### EXERCISE DETAILS
Reproduce every line below verbatim, leaving out the pictures.

### PROVIDED DATA
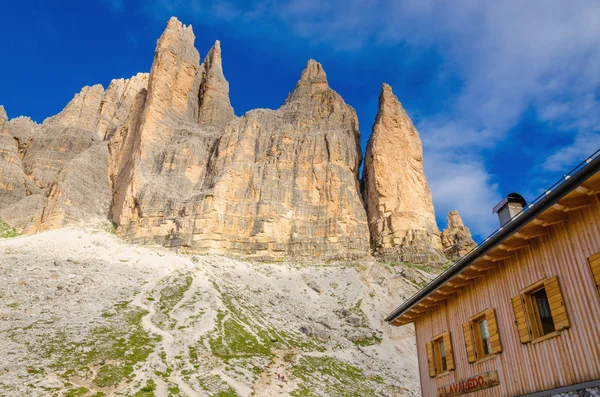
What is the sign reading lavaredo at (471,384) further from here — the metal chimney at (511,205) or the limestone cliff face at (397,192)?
the limestone cliff face at (397,192)

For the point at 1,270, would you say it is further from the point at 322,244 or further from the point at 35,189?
the point at 35,189

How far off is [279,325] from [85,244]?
38.0 m

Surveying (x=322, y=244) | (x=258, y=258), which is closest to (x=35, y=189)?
(x=258, y=258)

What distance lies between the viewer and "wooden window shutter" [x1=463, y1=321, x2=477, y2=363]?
16.1 meters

### REPLY
What is the sign reading lavaredo at (471,384) further from here — the metal chimney at (511,205) or the limestone cliff face at (397,192)?
the limestone cliff face at (397,192)

For the point at 1,270, would you say it is further from the point at 322,244 or further from the point at 35,189?
the point at 35,189

How far off is [279,325] from [85,244]?
38.0 m

Surveying (x=322, y=244) | (x=258, y=258), which is closest to (x=35, y=189)?
(x=258, y=258)

What distance lies between the viewer and "wooden window shutter" [x1=463, y1=321, x2=477, y2=363]?
16.1 meters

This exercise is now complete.